◆ **Task set**
a) Please answer these questions using the Rams receiver prospects passage below.
(i) What height and weight are listed for CJ Daniels?
(ii) Which school did Deion Burks play for before Oklahoma?
(iii) What speed figure is given for Burks?
b) Write the next part of the Rams receiver prospects passage below, starting right after its final sentence.

◆ **Provided passage**
────────
2. The Bully: CJ Daniels (Miami)
McVay loves receivers who block like linebackers, and CJ Daniels fits the profile. After transferring from Liberty to LSU and finally anchoring Miami’s offense in 2025, Daniels proved he is a chameleon. Standing 6-foot-2, 205 pounds, he thrives in the screen game and doesn’t shy away from contact. His zero-drop season at LSU in ’24 is the kind of stat that gets you drafted. He isn’t a burner, but in a heavy 13-personnel hybrid scheme, Daniels acts as a “big slot” who can crack a safety in the run game and then box them out for a first down.
3. The Nitro Boost: Deion Burks (Oklahoma)
If the Rams let Atwell walk, they lose their only vertical stretcher. Enter Deion Burks. The Oklahoma speedster (formerly Purdue) is a pure adrenaline shot. At 5-foot-9, he’s small, but his 4.43 speed forces safeties to back up, clearing out the intermediate zones for Nacua and Adams. He’s one-dimensional compared to Williams, but that one dimension—taking the top off a defense—is exactly what the Rams lacked against Seattle’s secondary.
────────
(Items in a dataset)
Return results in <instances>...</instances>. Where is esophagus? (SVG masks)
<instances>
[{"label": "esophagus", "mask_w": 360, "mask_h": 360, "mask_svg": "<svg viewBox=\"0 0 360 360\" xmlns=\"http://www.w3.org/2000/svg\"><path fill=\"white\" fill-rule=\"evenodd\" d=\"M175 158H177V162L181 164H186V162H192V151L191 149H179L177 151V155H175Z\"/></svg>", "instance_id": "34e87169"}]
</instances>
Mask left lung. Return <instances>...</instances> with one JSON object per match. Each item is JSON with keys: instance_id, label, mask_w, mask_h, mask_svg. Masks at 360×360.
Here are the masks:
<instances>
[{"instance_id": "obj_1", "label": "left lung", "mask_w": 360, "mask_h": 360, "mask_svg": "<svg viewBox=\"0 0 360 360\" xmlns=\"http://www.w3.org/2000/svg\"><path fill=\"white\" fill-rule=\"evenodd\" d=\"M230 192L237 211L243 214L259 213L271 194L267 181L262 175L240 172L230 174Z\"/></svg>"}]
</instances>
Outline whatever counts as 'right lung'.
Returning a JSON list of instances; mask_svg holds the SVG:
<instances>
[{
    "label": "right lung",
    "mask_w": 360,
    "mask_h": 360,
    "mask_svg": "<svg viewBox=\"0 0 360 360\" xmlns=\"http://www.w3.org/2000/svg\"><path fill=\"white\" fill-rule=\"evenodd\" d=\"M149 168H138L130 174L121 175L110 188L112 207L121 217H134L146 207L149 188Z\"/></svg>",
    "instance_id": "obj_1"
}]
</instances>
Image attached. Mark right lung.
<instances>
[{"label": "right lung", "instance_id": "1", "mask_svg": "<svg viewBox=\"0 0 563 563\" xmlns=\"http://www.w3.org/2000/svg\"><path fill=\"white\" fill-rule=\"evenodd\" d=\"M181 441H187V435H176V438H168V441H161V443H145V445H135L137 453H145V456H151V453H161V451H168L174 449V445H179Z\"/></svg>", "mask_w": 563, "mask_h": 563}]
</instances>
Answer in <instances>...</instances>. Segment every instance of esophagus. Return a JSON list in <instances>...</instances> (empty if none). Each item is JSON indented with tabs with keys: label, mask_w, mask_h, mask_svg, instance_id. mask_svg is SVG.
────────
◆ **Responses per task**
a)
(i) 6-foot-2, 205 pounds
(ii) Purdue
(iii) 4.43

b)
Playoff Implications / What’s Next
The NFC West is an arms race. Seattle’s defense is young and fast, and San Francisco isn’t going anywhere. If the Rams roll into the 2026 season relying solely on Nacua and Adams to generate 80% of their passing offense, they are flirting with disaster. General Manager Les Snead has found gold in the mid-rounds before (see: Nacua, Kupp). Striking gold on one of these three receivers isn’t just a luxury; it’s the prerequisite for giving Stafford one last legitimate shot at the Lombardi.